English
Date: 24/07/2019
Theme: Vie d'I&P

 

I&P's July newsletter is online !

The Newsletter notably reviews the latest update of the Programme I&P Education to Employment, announced in January 2019: the publication of the Feasibility Study, conducted by FERDI to better understand African educational challenges and analyse the current ecosystem.

► Read the Newsletter

 

 

Edito of Nicholas Burnett

The Promise of Education to Employment: Why I've Joined the Strategic Advisory Council

Nicholas Burnett is the newest member of I&P’s Strategic Advisory Council.  He has served as the World Bank’s human development manager for West and Central Africa, as director of the Education for All Global Monitoring Report, as UNESCO’s Assistant Director-General for Education, and as the founder of Results for Development’s global education practice.

 

I’ve spent much of my professional life, at the World Bank, at UNESCO and at Results for Development, worrying about education in Africa, and especially in West Africa, which has failed to improve sufficiently despite decades of effort by governments and external donors.  Targets are set and missed, set again and missed again, it’s been a depressing story.  Because of my experience, I’m frequently invited to join boards and advisory bodies; I generally turn them down because I don’t see that their proposed activities, worthy though they may be, are going to make a major dent in the African youth problem. An important exception is I&P, with its proposed Education to Employment Fund. I did not hesitate to say yes when asked to join its Strategic Advisory Council as I think that a key part of the future for African education has to be education entrepreneurship outside the public sector.

Today, everyone is wringing their hands about the future of African youth, and with good reason.  Continued high fertility and vastly inadequate education systems, combined with environmental degradation, mean that the employment prospects of the average African girl and boy are poor.  Some 11 million youth enter the labor market each year, but only about 3 million formal jobs are created, meaning that the majority must work in agriculture and in the informal sector.

Nowhere in Africa is this problem more pressing than in West Africa.  Its education systems lag those elsewhere in the continent, yet it has the highest fertility rates.  Just to get every child in Niger into public primary and secondary school, for example, would take 9% of its GDP, inconceivable when total public spending on everything is only about 15% and current education spending is below 4% of GDP.
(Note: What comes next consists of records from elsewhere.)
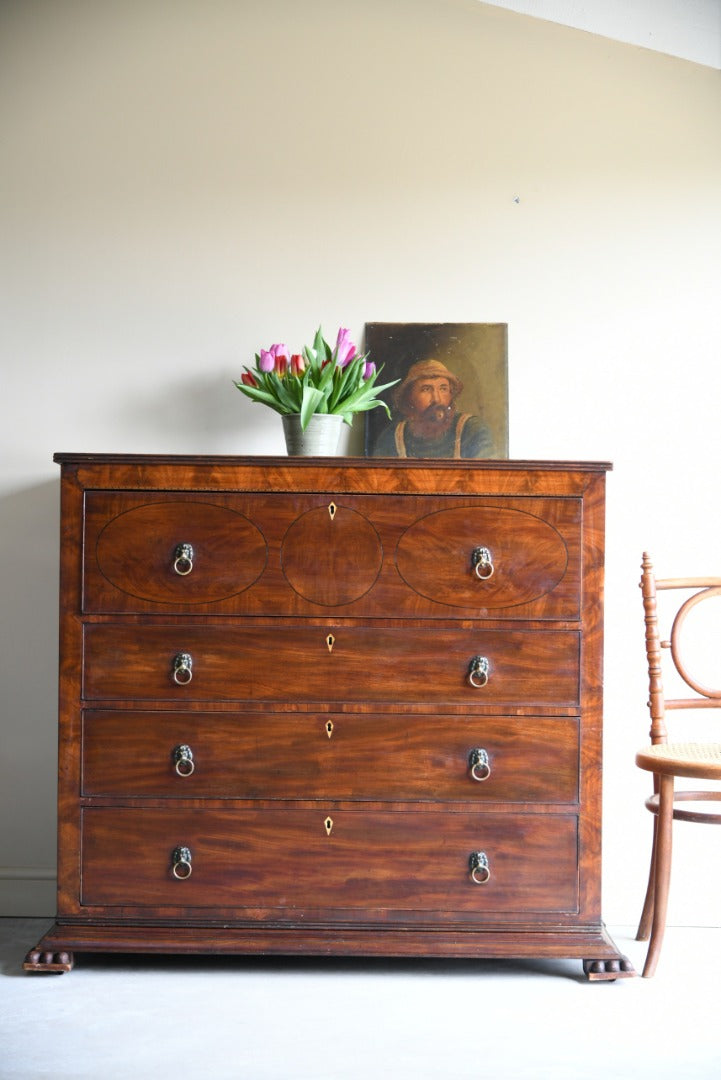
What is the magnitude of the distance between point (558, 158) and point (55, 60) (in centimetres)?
147

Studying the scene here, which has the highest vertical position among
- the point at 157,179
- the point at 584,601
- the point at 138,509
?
the point at 157,179

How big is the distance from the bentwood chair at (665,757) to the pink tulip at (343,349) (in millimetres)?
925

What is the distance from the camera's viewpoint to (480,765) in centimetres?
245

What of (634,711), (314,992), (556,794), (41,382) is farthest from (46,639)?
(634,711)

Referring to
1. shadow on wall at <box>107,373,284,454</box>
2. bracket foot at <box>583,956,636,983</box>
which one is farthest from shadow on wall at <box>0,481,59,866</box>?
bracket foot at <box>583,956,636,983</box>

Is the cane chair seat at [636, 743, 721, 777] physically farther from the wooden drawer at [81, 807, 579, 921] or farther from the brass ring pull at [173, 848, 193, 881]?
the brass ring pull at [173, 848, 193, 881]

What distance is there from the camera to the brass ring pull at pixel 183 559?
246 cm

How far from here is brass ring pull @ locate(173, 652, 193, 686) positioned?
2.47 m

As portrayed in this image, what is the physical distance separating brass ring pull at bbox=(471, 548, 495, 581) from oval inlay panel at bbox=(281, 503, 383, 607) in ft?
0.72

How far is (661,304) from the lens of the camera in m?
3.05

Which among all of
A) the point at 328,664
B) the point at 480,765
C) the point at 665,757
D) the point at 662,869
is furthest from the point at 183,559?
the point at 662,869

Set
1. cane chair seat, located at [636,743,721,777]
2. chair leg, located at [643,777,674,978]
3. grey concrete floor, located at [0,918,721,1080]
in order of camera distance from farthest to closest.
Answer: chair leg, located at [643,777,674,978] → cane chair seat, located at [636,743,721,777] → grey concrete floor, located at [0,918,721,1080]

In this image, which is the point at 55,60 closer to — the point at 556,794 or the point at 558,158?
the point at 558,158

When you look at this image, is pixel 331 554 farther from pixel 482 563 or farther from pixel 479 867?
pixel 479 867
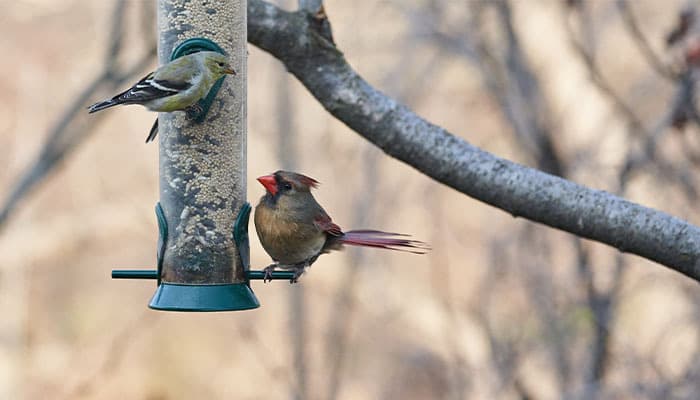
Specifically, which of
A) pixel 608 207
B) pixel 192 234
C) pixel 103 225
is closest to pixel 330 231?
pixel 192 234

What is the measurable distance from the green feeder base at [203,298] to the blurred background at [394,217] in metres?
2.22

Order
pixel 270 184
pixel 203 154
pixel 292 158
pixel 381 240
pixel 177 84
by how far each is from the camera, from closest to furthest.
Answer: pixel 381 240, pixel 177 84, pixel 270 184, pixel 203 154, pixel 292 158

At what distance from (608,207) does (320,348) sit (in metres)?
6.48

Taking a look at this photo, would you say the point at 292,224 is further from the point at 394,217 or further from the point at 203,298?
the point at 394,217

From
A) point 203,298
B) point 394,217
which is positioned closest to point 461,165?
point 203,298

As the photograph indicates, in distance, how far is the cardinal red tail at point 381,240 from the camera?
12.1ft

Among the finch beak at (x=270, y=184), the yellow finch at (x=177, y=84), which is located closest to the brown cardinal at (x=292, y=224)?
the finch beak at (x=270, y=184)

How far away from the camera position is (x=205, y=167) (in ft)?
14.3

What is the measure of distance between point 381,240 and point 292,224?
0.49m

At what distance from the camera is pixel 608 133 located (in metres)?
7.58

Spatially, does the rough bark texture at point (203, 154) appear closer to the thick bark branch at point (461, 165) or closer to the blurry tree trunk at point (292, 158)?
the thick bark branch at point (461, 165)

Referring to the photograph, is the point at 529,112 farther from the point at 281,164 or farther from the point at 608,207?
the point at 608,207

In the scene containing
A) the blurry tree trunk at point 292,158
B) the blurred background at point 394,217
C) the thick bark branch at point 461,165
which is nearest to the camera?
the thick bark branch at point 461,165

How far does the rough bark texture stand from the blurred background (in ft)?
5.52
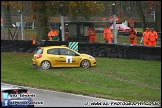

Traditionally, education has been a heavily public sector activity in Africa; however, this is changing rapidly and today 1 in 5 African students is enrolled in a non-state schoolThis new education entrepreneurship represents the best prospects for improving the skills of African youth.

This is most visible at the immediate post-secondary level, covering mainly vocational and higher education.  Indeed already 1 in 3 higher education students in Africa is in a private institution.  The shift towards private education makes perfect sense at this level, where private institutions can flexibly adapt to the shifting needs of the labor market in terms of formal employment and can provide entrepreneurship training to the majority in the informal labor market.

These pan-African trends are least pronounced in Francophone Africa.  This is where I&P’s proposed Education to Employment program comes in.  It can support education entrepreneurs in a region in which there is relatively less private provision but nonetheless in which there is already a sufficient track record to show promise.  In Cote d’Ivoire, for example, I&P and Comoé Capital have already supported six investments that are changing the education ecosystem.

It’s not going to be easy, of course.  It won’t be enough just to provide capital.  Private educational institutions will also have to be strengthened financially and managerially if they’re to use that capital productively.  I&P recognizes that it will have to invest not just financially but also in capacity building, if private vocational and higher education is to play a more important role in West Africa.  They’re right about that, and I am keen to help through the Strategic Advisory Council.

We don’t solve problems by agonizing over them; we solve them by getting on with solutions.  The challenges of skill development in Africa, especially in Francophone Africa, are daunting.  Yet they can be met, with the sort of approach that I&P is adopting.